The Gustafson court’s effort to ground its decision in federalism principles also appears designed to sow doubt about the legitimacy of other federal tort laws. As the court explained, “[a]ny impact that litigation might have upon interstate commerce, constitutionally speaking, is too remote to displace State sovereignty over the local torts and the local crimes at issue in those lawsuits.” Gustafson, 2020 WL 5755493, at *24. Such a limited view of Congress’s Commerce Clause authority threatens nullification of almost any federal tort-related enactment.
Congress has adopted numerous laws to protect entities against potentially ruinous tort liability. For example, Congress adopted the General Aviation Revitalization Act of 1994 to provide an 18-year statute of repose that generally bars product liability claims against general aviation aircraft manufacturers in response to litigation that threatened the industry’s viability. Congress similarly adopted the Biomaterials Access Assurance Act of 1998 to protect suppliers of chemical components and raw materials used in medical devices against litigation that threatened the continued availability of such materials. Further, Congress adopted the Volunteer Protection Act of 1997 and Teacher Protection Act of 2005 to provide qualified civil immunity for volunteers and teachers, respectively.
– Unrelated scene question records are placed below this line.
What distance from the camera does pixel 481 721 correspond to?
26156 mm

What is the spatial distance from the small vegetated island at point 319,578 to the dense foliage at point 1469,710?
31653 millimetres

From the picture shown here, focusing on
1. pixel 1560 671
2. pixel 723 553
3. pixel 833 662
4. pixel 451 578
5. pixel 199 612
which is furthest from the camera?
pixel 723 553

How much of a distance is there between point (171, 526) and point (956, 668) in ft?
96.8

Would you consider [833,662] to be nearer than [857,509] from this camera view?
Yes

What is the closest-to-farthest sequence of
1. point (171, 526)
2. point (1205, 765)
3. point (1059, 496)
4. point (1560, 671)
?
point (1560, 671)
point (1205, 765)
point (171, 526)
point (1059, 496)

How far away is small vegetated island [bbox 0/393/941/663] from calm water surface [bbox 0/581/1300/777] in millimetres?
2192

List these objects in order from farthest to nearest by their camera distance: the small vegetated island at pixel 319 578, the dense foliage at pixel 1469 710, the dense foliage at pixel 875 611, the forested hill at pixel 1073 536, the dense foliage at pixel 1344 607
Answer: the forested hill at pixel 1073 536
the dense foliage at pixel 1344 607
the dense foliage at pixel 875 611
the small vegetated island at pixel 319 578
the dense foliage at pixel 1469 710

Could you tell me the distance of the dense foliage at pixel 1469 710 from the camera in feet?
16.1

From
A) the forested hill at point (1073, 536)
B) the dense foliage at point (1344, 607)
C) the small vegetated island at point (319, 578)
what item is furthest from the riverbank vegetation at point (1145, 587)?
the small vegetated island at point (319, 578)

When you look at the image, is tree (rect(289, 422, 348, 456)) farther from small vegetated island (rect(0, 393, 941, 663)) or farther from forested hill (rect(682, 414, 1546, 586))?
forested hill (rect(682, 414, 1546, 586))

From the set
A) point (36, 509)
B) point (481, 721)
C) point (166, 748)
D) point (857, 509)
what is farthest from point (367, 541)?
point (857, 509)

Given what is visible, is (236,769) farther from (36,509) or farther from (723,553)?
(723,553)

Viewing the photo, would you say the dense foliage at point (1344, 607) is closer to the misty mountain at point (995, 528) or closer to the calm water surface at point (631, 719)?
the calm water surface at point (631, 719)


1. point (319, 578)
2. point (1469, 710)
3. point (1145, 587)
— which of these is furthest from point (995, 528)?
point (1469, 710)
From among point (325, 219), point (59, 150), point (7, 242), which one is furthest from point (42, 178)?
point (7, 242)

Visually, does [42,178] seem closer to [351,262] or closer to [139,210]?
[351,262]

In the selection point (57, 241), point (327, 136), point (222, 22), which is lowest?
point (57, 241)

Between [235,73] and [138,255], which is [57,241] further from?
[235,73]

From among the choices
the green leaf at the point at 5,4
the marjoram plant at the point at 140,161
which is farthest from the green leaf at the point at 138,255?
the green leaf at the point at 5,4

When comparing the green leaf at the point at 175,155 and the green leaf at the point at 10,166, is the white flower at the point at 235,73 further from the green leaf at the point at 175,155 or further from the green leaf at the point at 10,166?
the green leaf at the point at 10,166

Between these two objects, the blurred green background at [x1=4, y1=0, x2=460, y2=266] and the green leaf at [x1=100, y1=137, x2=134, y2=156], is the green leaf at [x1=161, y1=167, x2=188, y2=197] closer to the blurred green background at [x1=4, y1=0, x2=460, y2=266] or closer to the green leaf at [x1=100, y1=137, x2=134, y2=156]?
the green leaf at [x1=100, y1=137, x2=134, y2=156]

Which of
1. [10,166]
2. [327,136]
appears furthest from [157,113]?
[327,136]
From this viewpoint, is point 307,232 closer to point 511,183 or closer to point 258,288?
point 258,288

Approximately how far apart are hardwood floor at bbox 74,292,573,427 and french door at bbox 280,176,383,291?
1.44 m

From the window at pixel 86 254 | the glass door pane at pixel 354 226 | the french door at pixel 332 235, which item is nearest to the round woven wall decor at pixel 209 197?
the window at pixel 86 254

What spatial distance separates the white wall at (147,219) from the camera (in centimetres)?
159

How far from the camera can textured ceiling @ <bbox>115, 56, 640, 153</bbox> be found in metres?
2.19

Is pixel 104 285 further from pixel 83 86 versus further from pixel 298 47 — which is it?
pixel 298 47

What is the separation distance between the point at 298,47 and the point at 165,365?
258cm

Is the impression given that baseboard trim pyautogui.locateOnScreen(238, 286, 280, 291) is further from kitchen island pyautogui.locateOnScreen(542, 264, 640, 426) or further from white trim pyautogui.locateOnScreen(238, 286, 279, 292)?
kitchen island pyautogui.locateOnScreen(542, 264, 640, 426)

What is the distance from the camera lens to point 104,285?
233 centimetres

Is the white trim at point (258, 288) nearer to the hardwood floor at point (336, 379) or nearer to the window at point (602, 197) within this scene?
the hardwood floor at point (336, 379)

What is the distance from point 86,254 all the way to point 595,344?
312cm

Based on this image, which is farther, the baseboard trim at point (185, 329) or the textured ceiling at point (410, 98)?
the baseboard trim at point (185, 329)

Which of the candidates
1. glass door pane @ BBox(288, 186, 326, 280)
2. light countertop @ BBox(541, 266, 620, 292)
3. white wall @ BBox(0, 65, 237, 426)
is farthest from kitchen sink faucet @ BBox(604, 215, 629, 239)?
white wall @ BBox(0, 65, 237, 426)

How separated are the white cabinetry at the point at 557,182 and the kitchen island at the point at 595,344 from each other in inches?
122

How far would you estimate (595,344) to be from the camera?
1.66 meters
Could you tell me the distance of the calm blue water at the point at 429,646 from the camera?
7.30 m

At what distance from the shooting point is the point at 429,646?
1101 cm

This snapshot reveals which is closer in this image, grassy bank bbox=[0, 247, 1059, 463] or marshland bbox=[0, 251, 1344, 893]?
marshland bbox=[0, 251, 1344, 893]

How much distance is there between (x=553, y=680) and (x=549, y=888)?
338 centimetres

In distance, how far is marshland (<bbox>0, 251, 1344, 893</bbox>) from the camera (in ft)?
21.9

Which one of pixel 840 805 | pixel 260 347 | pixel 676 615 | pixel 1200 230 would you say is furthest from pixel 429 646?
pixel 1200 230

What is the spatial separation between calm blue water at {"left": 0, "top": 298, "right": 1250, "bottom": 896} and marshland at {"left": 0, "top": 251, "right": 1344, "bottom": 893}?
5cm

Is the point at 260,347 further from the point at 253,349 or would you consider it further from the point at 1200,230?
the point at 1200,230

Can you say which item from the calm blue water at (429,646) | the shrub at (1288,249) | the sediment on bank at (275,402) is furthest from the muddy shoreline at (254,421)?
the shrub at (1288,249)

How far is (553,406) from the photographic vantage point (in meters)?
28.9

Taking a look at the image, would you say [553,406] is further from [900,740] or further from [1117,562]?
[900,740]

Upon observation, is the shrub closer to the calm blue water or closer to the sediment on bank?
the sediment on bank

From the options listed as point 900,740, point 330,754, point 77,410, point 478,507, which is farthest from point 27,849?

Of particular significance in light of the COVID-19 pandemic, Congress adopted the Public Readiness and Emergency Preparedness (PREP) Act of 2005 to protect vaccine manufacturers from liability exposure in the event of a declared public health emergency. Yet, under the reasoning of Gustafson, each of these federal tort laws adopted pursuant to Congress’s Commerce Clause power would be in jeopardy.
Such a result would be inapposite to the many judicial decisions upholding these and other federal tort laws, as well as decisions by courts upholding the PLCAA’s constitutionality with respect to other legal challenges. See, e.g., Ileto v. Glock, Inc., 565 F.3d 1126, 1139 (9th Cir. 2009), cert. denied, 560 U.S. 924 (2010) (“Like all appellate courts that have assessed the constitutionality of the PLCAA . . . we hold that the Act is constitutional on its face and as applied.”); Estate of Charlot v. Bushmaster Firearms, Inc., 628 F. Supp. 2d 174, 182-85 (D.D.C. 2009) (rejecting separation of powers challenge to PLCAA). Even the Congressional Research Service, which usually takes positions on legal questions only when the answer is clear, has stated it “concludes that enactment of tort reform legislation generally would appear to be within Congress’s power to regulate commerce, and would not appear to violate principles of due process or federalism.” Henry Cohen & Vanessa K. Burrows, Cong. Research Serv., Federal Tort Reform Legislation: Constitutionality and Summaries of Selected Statutes 1 (2008).
To be sure, Congress does not have unlimited power to enact federal tort law. Purely local, intrastate matters are the province of the states. However, where the imposition of massive tort liability threatens the viability of a national industry––as has been the case with respect to industries such as the general aviation industry, biomaterials industry, and firearms industry (among others)––Congress can and should assert its constitutional power to protect industry from the uncertainties and potential unfairness of state tort law.